WHAT YOU SHOULD DO
Copy the records verbatim from the line with "What is the separation" to the line with "stone front step, bbox=127, 191, 191, 197 <", including both of those lines.

%%

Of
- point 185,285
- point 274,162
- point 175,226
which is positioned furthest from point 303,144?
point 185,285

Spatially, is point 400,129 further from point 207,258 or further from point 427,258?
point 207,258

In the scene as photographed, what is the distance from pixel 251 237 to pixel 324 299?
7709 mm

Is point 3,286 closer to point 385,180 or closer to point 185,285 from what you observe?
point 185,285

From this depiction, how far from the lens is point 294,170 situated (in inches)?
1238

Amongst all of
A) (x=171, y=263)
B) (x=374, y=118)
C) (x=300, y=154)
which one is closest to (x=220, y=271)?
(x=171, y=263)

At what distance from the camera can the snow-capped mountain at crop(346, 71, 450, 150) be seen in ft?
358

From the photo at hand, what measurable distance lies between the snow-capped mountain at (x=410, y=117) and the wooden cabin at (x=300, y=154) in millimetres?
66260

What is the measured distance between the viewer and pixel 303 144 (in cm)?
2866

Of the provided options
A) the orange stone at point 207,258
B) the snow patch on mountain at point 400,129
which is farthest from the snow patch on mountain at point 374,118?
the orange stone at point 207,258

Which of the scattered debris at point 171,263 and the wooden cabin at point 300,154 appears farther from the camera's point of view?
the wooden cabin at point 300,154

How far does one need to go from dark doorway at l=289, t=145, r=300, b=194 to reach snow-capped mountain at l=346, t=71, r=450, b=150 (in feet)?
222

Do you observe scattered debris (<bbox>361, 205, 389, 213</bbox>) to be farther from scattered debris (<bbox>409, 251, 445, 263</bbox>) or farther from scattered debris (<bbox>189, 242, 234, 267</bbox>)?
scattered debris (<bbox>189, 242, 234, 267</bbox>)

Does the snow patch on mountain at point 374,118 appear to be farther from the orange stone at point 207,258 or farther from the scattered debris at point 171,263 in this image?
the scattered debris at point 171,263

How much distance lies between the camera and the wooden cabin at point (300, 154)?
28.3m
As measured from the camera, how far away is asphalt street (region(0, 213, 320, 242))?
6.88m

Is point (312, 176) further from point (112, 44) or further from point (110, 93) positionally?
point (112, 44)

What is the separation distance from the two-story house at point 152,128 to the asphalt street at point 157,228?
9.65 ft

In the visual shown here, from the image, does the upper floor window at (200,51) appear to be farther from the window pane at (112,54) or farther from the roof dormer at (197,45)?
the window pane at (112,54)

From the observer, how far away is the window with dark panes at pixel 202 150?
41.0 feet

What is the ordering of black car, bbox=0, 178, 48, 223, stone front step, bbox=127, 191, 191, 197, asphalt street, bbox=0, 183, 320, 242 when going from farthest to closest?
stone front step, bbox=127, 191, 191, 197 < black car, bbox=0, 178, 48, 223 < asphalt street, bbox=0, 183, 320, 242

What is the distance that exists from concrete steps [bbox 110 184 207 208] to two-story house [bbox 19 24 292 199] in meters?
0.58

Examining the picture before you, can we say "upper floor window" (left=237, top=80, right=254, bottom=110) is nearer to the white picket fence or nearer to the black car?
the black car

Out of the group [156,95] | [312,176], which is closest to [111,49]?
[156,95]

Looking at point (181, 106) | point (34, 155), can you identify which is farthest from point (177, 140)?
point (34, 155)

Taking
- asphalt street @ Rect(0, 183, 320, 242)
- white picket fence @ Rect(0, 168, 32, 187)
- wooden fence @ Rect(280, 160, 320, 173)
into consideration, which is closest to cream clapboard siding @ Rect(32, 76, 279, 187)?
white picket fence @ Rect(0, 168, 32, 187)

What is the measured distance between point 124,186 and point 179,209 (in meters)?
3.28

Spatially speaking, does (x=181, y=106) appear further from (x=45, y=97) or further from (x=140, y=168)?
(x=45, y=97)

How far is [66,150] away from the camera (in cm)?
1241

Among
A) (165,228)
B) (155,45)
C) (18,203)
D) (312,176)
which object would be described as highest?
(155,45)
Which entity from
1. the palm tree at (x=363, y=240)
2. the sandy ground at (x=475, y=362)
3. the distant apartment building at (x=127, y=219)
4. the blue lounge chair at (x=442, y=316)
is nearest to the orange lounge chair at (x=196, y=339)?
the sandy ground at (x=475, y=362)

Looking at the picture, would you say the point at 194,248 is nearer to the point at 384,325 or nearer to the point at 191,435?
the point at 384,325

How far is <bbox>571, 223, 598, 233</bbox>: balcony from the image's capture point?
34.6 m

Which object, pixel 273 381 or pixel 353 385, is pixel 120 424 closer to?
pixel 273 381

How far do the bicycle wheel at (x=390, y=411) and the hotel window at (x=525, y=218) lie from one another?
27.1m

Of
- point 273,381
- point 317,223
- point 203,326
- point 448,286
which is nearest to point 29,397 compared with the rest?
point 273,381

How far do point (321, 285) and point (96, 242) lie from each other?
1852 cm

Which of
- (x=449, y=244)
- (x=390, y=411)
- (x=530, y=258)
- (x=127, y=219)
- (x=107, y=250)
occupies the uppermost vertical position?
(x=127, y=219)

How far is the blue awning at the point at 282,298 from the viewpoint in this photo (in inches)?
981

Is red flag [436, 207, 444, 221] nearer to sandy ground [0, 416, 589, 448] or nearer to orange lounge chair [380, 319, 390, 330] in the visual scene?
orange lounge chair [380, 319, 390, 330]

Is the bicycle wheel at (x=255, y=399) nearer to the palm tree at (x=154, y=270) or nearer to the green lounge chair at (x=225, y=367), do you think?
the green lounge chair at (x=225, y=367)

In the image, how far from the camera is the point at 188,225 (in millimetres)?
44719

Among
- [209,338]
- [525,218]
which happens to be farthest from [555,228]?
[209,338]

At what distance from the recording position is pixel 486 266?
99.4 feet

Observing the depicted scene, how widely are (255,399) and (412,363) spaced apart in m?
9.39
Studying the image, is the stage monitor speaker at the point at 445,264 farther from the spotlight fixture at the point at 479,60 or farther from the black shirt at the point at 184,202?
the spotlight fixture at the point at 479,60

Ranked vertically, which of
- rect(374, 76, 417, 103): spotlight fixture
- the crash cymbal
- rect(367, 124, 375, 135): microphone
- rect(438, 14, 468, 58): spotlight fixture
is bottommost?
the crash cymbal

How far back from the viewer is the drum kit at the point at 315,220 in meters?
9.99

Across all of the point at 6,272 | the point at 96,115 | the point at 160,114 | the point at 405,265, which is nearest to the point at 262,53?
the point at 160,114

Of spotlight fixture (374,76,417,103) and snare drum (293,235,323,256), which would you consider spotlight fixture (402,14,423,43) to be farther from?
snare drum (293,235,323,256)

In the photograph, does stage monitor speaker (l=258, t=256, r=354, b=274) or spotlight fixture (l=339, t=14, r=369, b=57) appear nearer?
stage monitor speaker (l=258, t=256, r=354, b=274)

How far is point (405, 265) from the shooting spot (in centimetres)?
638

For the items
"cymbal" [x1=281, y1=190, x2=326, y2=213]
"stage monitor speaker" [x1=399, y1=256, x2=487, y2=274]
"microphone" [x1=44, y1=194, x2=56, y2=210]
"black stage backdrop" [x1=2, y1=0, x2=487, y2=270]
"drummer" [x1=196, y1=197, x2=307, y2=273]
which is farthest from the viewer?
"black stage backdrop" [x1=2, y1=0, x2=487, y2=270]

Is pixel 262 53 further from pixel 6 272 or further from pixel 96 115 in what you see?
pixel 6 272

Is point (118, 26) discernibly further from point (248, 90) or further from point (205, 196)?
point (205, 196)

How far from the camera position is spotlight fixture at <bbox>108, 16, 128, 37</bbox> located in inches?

%%

REPLY
What is the separation distance from the two-story house at point 152,128 to the asphalt street at point 157,228?
9.65 ft

In the visual shown here, from the image, does the upper floor window at (200,51) appear to be farther from the window pane at (112,54) or farther from the roof dormer at (197,45)?
the window pane at (112,54)

From the observer, how far away is the window with dark panes at pixel 202 150?
41.0 feet

What is the ordering of black car, bbox=0, 178, 48, 223, stone front step, bbox=127, 191, 191, 197, asphalt street, bbox=0, 183, 320, 242 when going from farthest to closest?
stone front step, bbox=127, 191, 191, 197 < black car, bbox=0, 178, 48, 223 < asphalt street, bbox=0, 183, 320, 242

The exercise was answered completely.